Occupational safety laws in India have failed to keep pace with the realities of an informally employed, climate-exposed workforce. Critically examine.

GS3 Jobs & Inclusive Growth
Occupational safety laws in India have failed to keep pace with the realities of an informally employed, climate-exposed workforce. Critically examine.

Examine

  • 10 marks
  • 8 min
  • 150 words
  • Medium

The Hindu

Read article →

Claim: Laws Lag Behind a Climate-Exposed, Informal Workforce

  • India’s OSH framework was designed for formal, indoor employment, whereas ~82% workers are informal (PLFS) and increasingly exposed to heat and extreme weather.

What Holds

  • Statutory Framework Exists The Factories Act, 1948 and OSHWC Code, 2020 provide baseline safety norms.
  • State-Level Innovations Heat Action Plans (e.g., Ahmedabad, AP) and early warning systems have reduced mortality (NDMA, 2019 guidelines).
  • Judicial Recognition Right to health and safe working conditions read into Article 21 (Consumer Education & Research Centre v.

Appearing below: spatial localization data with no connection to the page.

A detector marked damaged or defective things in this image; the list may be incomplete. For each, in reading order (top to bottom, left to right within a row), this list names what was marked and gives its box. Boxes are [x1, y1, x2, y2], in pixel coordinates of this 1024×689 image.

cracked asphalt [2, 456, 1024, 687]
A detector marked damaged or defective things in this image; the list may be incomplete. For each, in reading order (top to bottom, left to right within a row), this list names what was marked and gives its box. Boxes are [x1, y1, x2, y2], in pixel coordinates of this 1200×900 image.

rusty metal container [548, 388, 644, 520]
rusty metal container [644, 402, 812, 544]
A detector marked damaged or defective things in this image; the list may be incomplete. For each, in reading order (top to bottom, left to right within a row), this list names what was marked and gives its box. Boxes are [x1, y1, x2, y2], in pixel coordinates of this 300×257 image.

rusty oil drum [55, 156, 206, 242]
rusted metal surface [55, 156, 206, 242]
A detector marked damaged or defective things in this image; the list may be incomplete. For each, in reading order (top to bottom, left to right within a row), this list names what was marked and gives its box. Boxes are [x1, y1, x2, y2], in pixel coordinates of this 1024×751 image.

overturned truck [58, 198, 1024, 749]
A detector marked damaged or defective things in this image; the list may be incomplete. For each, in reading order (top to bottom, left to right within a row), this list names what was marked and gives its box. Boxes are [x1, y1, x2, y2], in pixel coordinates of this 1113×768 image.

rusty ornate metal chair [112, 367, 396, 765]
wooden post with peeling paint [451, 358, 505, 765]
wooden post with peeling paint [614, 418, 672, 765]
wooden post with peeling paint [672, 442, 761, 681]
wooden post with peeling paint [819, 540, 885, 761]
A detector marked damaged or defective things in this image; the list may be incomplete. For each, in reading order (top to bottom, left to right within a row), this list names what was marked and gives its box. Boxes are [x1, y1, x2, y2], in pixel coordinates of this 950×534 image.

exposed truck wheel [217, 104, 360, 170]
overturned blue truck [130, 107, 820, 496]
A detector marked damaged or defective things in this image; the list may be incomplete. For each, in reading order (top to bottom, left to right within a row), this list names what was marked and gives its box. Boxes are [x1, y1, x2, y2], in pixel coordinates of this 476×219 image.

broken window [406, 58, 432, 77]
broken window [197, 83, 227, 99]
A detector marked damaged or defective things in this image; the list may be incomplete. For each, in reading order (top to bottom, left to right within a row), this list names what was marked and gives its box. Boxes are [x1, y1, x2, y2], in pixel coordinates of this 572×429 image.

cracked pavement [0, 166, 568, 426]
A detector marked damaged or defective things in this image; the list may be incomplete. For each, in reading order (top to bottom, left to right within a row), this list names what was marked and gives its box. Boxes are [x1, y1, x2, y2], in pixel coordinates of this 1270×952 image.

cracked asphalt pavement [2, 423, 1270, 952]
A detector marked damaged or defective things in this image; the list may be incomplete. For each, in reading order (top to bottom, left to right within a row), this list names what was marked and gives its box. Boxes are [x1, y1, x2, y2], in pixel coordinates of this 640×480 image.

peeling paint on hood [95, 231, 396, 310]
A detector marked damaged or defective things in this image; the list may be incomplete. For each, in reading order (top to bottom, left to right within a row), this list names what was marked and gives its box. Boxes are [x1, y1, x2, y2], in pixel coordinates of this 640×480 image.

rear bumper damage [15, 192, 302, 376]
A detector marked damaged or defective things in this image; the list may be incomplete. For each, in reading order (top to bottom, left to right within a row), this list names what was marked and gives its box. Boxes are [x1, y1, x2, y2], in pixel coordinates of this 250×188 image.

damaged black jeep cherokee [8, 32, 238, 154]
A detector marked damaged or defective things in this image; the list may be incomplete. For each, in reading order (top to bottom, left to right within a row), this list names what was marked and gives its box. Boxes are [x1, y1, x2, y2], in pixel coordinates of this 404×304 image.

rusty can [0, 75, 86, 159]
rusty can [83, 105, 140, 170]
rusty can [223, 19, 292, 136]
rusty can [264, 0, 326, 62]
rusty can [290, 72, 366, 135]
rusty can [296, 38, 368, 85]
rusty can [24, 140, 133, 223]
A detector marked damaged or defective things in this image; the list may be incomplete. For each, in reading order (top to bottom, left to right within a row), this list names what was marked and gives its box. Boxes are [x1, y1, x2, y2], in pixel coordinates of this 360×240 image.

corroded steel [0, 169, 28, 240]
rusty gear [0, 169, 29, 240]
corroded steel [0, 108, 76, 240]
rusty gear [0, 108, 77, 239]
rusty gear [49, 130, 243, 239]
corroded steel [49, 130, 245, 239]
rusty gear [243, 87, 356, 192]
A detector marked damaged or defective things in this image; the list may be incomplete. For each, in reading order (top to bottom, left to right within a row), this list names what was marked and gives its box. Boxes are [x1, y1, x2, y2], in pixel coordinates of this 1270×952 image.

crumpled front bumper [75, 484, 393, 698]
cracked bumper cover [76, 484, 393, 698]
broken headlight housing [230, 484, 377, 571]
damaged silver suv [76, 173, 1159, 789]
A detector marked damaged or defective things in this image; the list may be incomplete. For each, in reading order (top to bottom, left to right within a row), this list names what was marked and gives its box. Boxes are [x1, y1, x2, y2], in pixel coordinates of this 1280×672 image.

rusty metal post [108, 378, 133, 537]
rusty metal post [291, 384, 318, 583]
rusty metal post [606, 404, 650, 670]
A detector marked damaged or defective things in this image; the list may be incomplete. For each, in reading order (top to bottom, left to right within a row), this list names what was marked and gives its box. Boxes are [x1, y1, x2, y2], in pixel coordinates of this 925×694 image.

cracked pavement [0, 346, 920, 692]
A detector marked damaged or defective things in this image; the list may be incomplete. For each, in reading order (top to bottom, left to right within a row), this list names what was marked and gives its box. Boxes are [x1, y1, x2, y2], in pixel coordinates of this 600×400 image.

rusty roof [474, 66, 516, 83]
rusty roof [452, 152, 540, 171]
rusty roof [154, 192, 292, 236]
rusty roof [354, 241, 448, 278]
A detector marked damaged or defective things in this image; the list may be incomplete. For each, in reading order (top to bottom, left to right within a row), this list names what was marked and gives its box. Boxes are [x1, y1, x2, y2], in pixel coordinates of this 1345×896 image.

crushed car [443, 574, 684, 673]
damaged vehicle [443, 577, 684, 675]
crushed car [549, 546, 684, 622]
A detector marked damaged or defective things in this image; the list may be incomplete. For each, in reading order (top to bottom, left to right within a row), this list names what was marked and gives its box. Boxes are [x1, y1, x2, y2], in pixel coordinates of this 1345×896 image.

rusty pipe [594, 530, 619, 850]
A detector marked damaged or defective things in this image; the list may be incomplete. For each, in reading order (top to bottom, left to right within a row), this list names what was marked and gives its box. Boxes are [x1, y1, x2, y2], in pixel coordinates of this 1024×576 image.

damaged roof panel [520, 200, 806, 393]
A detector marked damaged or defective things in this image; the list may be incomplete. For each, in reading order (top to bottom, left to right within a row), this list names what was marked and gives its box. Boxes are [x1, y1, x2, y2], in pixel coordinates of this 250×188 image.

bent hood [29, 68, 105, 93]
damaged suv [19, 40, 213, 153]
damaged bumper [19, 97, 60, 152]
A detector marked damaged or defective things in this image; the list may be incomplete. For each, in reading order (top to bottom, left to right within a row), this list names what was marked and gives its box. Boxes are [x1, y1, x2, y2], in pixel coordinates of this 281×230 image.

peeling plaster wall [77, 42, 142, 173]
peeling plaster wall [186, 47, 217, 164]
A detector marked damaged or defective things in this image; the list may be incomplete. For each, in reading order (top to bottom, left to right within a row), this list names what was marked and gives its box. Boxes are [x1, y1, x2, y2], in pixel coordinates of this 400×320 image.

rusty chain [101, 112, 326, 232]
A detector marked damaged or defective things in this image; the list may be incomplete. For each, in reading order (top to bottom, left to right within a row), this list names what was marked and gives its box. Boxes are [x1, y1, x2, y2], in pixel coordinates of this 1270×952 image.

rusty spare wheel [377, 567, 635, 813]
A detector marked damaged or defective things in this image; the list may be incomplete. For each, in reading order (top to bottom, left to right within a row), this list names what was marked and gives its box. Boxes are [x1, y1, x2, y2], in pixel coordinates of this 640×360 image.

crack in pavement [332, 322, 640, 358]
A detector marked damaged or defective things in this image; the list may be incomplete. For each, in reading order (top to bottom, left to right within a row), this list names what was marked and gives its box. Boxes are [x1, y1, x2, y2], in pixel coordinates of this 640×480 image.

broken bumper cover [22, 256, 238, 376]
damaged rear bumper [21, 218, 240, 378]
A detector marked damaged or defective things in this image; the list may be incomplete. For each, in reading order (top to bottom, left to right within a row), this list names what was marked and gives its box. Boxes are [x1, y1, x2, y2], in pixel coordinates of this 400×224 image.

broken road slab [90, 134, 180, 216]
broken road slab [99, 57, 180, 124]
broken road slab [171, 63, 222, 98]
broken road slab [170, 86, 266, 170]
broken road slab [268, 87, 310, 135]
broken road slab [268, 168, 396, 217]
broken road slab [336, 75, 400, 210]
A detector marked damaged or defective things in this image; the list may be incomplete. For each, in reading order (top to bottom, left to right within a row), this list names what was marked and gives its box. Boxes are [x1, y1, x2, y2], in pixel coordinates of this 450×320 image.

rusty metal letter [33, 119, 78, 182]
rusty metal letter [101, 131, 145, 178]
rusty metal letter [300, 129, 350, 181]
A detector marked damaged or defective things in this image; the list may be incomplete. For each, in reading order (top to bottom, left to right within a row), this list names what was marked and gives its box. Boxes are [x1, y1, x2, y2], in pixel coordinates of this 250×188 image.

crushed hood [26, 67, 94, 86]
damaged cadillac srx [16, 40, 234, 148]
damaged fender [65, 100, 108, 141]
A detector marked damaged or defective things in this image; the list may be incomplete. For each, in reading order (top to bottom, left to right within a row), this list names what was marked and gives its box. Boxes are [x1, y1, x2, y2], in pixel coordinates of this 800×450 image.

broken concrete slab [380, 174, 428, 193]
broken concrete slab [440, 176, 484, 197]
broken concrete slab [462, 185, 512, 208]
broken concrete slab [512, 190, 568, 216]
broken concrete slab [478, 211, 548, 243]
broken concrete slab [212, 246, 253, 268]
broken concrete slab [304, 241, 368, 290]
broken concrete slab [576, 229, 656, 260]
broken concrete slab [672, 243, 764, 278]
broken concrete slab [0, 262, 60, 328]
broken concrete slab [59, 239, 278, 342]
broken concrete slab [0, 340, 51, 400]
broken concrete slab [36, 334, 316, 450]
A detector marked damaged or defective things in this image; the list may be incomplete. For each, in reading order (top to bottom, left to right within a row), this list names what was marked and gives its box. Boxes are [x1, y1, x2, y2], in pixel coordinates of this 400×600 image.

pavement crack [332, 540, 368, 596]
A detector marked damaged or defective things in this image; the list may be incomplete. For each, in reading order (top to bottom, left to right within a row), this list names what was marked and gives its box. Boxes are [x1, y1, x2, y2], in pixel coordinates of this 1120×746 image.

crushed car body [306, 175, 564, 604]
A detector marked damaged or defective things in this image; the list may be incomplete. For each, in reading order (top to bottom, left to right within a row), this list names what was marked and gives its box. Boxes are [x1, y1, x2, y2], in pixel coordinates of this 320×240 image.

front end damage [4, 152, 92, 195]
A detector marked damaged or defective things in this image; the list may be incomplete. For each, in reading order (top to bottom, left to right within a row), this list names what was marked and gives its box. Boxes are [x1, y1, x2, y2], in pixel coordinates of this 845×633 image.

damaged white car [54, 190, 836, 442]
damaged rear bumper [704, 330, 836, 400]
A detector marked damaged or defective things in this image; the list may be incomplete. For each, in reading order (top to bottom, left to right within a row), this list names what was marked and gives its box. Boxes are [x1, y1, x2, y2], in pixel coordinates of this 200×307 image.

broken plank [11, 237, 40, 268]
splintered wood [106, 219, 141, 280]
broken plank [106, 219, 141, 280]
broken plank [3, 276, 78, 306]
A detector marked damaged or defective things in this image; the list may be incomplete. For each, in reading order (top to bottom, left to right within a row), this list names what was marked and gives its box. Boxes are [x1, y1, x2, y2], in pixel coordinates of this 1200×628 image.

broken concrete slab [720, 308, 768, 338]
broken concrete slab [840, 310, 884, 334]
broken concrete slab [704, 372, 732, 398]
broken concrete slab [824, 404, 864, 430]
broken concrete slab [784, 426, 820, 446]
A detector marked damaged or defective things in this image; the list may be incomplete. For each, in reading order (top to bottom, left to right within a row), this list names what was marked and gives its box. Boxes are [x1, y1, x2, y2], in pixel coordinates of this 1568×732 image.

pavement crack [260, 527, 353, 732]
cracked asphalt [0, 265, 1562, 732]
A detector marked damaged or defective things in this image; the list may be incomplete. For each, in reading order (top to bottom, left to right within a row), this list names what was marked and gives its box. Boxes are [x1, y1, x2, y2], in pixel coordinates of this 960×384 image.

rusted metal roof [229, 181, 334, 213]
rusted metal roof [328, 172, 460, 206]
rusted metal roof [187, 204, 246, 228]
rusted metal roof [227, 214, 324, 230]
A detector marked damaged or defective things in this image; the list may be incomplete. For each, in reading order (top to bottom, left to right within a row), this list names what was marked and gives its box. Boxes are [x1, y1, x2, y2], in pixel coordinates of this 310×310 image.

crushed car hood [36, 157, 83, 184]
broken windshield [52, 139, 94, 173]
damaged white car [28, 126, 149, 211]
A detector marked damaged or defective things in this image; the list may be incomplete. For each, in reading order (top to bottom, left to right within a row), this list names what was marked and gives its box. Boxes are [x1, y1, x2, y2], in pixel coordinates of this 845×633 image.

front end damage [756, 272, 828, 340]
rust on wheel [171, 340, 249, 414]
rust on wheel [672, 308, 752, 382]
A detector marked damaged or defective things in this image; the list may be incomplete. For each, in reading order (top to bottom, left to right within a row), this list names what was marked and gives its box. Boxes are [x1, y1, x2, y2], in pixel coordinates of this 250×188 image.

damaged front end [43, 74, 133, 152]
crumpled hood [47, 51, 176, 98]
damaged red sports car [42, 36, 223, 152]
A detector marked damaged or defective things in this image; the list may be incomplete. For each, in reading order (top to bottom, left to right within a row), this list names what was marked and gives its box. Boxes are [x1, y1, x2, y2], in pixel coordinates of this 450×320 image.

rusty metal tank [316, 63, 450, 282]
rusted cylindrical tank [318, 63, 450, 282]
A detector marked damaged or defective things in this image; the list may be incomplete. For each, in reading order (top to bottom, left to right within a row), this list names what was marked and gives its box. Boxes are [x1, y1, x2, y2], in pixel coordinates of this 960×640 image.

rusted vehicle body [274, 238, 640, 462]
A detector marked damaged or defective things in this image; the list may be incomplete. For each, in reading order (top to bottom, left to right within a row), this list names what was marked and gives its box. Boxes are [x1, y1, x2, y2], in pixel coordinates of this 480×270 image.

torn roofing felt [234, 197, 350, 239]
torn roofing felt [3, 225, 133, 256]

Union of India, 1995).

Where It Fails

  • Exclusion of Informal & Outdoor Workers Factories Act coverage is enterprise-based, excluding construction, street vending, gig work.
  • Non-Binding Provisions OSHWC Code, Sec. 23 enables safety measures but does not mandate heat protections (work-rest cycles, PPE, cooling breaks).
  • Absence of Climate-Specific Standards No enforceable heat-index thresholds or wage compensation during extreme weather.
  • Implementation Deficit Weak inspections and enforcement; ILO notes India’s low inspector-to-worker ratio.

Contradictions & Gaps

  • Warning–Compliance Gap Advisories (e.g., avoid 12–3 PM work) are economically infeasible for daily wagers.
  • Safety Net Failure MGNREGA delays undermine its role as a fallback during climate shocks (CAG observations on payment delays).
  • Structural Mismatch Laws effectively protect a minority formal workforce, inverting priorities.

Verdict

  • The claim largely holds: failure is less about absence of laws and more about coverage, enforceability, and climate-readiness gaps.
  • Reform must include expanding legal coverage to informal workers, notifying binding heat standards under OSHWC, and linking income protection (e.g., heat-indexed wages/MGNREGA) to safety, aligning labour law with climate realities.